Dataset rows

▽

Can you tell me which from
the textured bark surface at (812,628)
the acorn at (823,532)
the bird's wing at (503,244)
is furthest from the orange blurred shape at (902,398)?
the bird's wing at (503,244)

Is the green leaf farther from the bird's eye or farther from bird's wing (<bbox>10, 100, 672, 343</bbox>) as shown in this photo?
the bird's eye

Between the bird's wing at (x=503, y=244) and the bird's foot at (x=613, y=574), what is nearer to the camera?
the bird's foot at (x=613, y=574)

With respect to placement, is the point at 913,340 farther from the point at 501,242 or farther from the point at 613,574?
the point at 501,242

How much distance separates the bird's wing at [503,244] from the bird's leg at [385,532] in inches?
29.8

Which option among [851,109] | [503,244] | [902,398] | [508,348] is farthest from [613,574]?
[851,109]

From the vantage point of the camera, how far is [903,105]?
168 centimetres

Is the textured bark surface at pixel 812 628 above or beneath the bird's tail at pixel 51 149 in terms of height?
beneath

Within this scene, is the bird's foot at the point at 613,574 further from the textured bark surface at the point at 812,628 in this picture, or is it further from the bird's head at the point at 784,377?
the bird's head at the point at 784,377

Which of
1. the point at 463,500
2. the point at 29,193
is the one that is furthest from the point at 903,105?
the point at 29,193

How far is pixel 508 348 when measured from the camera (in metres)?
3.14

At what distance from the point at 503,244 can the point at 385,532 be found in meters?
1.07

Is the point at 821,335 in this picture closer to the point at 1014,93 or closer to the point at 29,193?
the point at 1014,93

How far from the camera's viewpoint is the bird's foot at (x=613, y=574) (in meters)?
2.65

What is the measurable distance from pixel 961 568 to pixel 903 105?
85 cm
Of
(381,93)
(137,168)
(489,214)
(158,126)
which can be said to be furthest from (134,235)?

△

Exercise: Update the records above by changing every "textured bark surface" to "rough bark surface" and leaving everything else the same.

Solved exercise:
Can you tell me which from
the rough bark surface at (812,628)
the acorn at (823,532)
the bird's wing at (503,244)
is furthest from the orange blurred shape at (902,398)?
the bird's wing at (503,244)

Is the green leaf farther from the bird's eye or farther from bird's wing (<bbox>10, 100, 672, 343</bbox>) as shown in this photo?
the bird's eye

Between the bird's wing at (x=503, y=244) and the bird's foot at (x=613, y=574), what is nearer to the camera?
the bird's foot at (x=613, y=574)

With respect to placement, is the point at 913,340 farther from the point at 501,242 or farther from the point at 613,574?
the point at 501,242

How much distance separates the bird's wing at [503,244] from the bird's leg at [385,532] in inches?
29.8

Which option among [851,109] | [503,244] | [902,398] | [508,348] is farthest from [613,574]?
[851,109]

From the vantage point of the camera, how far is [903,105]?
168 centimetres

Is the rough bark surface at pixel 812 628 above or beneath the bird's tail at pixel 51 149 in terms of height?
beneath

Within this scene, is the bird's foot at the point at 613,574 further from the rough bark surface at the point at 812,628 in this picture, or is it further from the bird's head at the point at 784,377?
the bird's head at the point at 784,377

Which of
1. the point at 463,500
2. the point at 29,193
is the one that is furthest from the point at 903,105?
the point at 29,193

How far is pixel 508 348 when measured from the camera (in metres)?
3.14

At what distance from the point at 503,244 can the point at 385,532 be found in meters?
1.07

Is the point at 821,335 in this picture closer to the point at 1014,93 or closer to the point at 29,193?
the point at 1014,93

How far from the camera's viewpoint is the bird's foot at (x=613, y=574) (in meters)?
2.65

What is the measurable distance from pixel 961 568 to pixel 903 105?
85 cm
Of
(381,93)
(137,168)
(489,214)
(158,126)
which can be said to be furthest from (134,235)?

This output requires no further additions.